The media giant has carried out extensive experimentation ever since it launched its video streaming service back in 2007. From a shuffle feature to giving subscribers the option to alter playback speed, it's always on the move.
Like football teams who don't add to their squads during transfer windows, if Netflix stayed still they'd risk falling behind.
Vast numbers of those tests remain just that: a pilot, or a try-out.
They don't demonstrate any substantial benefit and are never rolled out as permanent fixtures.
But there's always the possibility that they might, and one of the latest trials has caught our eye for that very reason.
According to XDA Developers, a platform created by developers, for developers, Netflix is playing around with an audio-only feature.
Instead of both picture and sound, you'd just get the latter, which is essentially a podcast or an audio book.
"Save your data by turning off the video and listening to your favourite shows," reads the code picked up on the latest version of its Android app. "The video is off, but you can continue listening to your show while you are busy doing other things."
If you're watching a series for the very first time, that's obviously not a function you'd choose to explore.

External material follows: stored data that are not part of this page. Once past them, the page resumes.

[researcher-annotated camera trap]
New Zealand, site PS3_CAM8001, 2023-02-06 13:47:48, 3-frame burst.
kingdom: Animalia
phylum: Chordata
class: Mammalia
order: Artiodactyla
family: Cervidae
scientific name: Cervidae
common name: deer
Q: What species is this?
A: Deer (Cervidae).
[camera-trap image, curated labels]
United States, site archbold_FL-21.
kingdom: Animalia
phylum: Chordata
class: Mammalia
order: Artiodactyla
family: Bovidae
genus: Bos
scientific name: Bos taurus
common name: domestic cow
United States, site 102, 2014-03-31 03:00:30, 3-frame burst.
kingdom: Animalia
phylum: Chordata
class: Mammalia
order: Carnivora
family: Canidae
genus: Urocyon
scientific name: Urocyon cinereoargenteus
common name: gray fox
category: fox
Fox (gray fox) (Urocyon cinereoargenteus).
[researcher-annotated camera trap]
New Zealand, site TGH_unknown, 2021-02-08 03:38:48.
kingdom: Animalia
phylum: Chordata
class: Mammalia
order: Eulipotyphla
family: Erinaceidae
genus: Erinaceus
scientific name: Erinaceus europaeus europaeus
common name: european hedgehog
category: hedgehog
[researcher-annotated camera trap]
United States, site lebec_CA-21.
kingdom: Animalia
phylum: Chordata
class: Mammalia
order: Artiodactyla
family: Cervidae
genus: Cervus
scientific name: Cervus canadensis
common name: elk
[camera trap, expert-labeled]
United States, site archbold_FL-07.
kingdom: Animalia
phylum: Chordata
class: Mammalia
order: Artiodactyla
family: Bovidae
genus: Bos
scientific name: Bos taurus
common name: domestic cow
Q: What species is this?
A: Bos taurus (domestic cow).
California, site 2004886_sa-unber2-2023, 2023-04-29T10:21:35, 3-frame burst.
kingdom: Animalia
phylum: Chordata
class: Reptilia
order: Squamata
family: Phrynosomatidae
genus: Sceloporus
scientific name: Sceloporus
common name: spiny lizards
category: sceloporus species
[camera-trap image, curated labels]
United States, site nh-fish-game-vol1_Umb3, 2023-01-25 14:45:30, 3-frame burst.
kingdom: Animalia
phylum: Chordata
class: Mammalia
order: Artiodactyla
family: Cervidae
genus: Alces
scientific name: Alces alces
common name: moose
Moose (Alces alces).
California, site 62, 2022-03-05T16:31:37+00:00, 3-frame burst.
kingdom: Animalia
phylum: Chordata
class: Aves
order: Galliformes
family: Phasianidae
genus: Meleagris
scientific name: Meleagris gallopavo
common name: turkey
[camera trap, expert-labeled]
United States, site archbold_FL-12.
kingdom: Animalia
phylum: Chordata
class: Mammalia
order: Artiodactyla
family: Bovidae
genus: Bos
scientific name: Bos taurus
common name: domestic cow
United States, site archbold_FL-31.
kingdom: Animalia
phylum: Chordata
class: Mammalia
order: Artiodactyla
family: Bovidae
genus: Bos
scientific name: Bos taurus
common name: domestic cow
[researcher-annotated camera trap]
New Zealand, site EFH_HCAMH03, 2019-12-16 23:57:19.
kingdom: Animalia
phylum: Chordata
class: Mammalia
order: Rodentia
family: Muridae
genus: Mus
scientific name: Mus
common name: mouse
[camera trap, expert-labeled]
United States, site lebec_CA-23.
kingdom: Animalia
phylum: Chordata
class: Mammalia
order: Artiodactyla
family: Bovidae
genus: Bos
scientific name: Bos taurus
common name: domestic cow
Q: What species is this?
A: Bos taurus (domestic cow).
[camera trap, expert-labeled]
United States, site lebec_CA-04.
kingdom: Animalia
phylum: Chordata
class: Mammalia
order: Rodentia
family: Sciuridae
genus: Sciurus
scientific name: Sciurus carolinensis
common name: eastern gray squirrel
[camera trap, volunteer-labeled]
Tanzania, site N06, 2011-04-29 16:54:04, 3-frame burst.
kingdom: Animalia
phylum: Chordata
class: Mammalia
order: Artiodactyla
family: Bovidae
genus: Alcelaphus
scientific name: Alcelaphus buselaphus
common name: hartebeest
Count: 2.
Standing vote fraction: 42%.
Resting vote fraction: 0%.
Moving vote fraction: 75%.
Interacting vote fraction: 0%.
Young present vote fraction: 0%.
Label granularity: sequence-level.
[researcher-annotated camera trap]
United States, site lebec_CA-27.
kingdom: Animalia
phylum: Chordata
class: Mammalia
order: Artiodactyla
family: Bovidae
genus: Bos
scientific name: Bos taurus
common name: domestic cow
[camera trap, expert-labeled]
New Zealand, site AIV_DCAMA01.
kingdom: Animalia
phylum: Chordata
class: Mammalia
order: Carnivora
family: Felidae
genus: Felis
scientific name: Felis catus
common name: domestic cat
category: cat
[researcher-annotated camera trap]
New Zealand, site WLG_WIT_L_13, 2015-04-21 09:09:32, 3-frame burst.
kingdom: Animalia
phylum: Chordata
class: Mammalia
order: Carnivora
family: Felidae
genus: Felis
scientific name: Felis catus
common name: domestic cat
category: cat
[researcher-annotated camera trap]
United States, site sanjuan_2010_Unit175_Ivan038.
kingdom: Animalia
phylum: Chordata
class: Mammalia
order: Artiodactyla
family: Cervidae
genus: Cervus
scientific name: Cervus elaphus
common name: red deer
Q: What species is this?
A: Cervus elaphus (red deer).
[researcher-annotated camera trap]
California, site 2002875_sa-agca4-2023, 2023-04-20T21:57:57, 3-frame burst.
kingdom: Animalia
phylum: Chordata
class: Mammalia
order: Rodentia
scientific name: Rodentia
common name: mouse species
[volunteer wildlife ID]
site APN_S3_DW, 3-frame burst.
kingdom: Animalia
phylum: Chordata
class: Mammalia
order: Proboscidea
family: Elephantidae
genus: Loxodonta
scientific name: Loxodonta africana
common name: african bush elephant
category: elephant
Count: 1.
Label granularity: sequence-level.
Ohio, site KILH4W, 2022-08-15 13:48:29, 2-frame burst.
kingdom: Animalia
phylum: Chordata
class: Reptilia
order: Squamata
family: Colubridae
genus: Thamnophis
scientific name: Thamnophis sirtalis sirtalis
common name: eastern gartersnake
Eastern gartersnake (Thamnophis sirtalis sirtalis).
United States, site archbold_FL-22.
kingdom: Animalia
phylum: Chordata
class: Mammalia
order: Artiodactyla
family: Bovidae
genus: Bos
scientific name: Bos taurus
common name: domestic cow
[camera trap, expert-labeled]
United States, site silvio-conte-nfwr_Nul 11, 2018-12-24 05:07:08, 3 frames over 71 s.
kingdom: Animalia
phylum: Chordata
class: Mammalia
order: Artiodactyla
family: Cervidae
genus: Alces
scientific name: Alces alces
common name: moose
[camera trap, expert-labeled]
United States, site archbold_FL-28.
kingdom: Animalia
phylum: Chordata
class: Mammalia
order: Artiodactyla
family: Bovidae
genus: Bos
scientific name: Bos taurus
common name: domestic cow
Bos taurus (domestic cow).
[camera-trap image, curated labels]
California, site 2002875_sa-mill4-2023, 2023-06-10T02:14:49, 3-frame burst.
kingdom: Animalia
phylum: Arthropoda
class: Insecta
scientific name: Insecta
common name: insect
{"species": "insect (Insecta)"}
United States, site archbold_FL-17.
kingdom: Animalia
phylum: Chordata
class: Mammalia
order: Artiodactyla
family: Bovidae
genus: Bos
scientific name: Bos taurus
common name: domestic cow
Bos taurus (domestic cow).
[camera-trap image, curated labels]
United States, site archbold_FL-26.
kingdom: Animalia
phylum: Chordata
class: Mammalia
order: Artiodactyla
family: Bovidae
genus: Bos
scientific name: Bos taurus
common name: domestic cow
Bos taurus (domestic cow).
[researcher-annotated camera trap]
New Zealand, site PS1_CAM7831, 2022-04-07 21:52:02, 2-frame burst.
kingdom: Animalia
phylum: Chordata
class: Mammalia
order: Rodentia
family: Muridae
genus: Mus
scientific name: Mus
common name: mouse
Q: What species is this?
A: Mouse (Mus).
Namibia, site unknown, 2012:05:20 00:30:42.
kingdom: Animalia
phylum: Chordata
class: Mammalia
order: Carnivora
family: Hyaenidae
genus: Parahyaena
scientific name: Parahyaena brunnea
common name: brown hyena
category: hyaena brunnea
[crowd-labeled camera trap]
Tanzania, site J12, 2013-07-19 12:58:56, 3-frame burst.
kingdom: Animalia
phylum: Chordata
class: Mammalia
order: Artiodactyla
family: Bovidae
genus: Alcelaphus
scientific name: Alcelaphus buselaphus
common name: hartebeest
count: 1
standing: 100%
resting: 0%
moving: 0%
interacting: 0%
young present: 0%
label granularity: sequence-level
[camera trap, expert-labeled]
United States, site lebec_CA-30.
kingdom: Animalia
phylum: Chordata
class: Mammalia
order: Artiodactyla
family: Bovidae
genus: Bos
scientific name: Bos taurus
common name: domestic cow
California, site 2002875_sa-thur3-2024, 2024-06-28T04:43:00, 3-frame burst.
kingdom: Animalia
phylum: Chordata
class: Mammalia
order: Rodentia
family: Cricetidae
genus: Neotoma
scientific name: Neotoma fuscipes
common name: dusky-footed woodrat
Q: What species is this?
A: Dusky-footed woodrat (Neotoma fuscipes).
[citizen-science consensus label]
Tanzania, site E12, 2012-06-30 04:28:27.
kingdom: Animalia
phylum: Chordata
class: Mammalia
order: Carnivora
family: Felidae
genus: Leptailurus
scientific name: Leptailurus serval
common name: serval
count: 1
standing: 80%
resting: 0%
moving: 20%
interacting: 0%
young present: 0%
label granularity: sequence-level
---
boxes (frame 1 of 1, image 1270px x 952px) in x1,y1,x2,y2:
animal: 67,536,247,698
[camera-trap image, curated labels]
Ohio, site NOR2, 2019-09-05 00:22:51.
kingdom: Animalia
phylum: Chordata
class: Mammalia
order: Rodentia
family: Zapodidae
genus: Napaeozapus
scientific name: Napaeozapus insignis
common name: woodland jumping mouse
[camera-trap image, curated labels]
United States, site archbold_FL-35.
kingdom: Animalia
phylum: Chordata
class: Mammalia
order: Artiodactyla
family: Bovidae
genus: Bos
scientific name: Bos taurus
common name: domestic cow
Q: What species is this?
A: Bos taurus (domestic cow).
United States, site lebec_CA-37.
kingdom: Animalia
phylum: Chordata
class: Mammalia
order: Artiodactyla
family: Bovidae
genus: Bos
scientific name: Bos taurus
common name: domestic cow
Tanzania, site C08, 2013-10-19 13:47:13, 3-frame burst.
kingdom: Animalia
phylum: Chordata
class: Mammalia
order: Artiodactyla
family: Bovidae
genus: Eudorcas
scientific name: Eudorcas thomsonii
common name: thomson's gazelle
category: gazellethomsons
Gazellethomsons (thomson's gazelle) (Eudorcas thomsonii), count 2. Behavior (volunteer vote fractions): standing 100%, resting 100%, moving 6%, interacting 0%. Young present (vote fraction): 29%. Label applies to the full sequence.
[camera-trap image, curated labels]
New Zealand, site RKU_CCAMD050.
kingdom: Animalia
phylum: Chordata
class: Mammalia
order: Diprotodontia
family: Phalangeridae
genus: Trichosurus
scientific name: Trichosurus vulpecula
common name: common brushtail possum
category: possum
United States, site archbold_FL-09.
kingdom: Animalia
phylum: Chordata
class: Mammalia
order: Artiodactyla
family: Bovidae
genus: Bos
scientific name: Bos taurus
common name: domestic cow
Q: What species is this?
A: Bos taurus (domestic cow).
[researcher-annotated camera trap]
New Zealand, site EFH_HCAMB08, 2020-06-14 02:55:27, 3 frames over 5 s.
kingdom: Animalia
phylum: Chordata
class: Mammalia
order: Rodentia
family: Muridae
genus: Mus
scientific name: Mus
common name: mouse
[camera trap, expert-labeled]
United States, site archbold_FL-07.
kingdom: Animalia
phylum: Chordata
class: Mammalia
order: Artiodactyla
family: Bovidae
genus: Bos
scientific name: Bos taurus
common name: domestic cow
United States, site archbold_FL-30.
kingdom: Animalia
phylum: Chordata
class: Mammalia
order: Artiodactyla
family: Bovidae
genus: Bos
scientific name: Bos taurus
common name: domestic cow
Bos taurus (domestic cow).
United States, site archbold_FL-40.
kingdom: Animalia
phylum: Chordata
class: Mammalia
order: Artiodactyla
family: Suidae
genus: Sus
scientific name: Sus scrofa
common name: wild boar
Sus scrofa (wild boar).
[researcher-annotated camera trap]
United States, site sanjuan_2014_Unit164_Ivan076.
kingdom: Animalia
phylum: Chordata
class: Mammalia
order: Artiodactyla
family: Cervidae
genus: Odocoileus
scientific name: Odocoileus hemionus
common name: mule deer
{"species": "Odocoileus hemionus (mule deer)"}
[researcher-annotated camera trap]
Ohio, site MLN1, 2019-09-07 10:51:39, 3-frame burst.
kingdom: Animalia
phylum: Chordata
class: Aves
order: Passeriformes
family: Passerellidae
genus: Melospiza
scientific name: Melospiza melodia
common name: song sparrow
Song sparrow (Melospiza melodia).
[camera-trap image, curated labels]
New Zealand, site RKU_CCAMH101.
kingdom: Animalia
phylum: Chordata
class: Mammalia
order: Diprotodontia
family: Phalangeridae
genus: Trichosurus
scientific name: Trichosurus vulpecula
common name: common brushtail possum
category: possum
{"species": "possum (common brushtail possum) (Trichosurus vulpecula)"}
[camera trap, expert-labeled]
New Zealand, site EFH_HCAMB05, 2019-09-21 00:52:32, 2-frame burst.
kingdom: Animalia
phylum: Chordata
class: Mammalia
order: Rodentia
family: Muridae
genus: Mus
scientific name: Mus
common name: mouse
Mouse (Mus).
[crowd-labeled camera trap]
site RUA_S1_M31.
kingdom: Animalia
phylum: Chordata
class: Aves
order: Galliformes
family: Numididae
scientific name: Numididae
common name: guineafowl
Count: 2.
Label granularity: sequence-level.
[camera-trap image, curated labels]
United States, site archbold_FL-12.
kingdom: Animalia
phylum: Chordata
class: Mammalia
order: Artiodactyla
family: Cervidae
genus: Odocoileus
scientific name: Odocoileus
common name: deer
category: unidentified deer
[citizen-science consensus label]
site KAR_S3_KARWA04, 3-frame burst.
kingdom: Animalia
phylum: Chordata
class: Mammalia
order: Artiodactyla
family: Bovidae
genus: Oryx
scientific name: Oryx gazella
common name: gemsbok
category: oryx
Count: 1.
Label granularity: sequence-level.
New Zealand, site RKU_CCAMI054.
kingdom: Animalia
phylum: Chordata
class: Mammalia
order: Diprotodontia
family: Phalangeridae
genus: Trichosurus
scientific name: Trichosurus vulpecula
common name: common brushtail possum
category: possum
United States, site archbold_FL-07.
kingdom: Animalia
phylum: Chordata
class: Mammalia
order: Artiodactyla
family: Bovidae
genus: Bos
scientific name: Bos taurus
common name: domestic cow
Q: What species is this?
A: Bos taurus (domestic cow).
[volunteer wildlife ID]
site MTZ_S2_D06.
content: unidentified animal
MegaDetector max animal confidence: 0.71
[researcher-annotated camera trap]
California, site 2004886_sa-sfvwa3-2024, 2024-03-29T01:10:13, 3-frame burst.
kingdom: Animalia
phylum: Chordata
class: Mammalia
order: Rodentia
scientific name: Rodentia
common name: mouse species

But for those comfort shows that you've watched more times than you'd care to admit, or even know, being able to listen while you walk or wash the dishes, for example, could appeal to some.
Still, even if you know what the character's movements are without seeing them on-screen, we can't imagine many people engaging with that feature.
But what about content created specifically to be listened to, and not watched?
The podcast space has exploded during the past decade, largely in part through true crime deep dives, but there are award-winning titles to suit every interest, mood and occasion.
The scope for storytelling is substantial and Netflix, being in the business of storytelling, could be weighing up a potential move into that market.
There are myriad true-crime documentaries and series on Netflix, from Don't F**k With Cats: Hunting an Internet Killer to The Staircase, which had both been explored on podcasts before being spun into series for the streamer.
They worked on Netflix, but they were also extremely engaging pieces of content without any visuals, relying solely on spoken word, sound effects and music to paint the picture.
And it's not just true crime that lends itself to this approach.
Stand-up comedy and long-form interviews and conversation, such as My Next Guest Needs No Introduction with David Letterman, could also work, too.
It would be a bold move for Netflix, but one that could feasibly work if what's on offer is compelling enough. It would also be a more cost-effective endeavour, and a safer one in the age of Covid.
And as previously mentioned, there's the added bonus that it would use less of your data and preserve your phone's battery life, which are both strong selling points.
Whether the execs pulling the strings will take the plunge and invest in further trials, however, remains to be seen.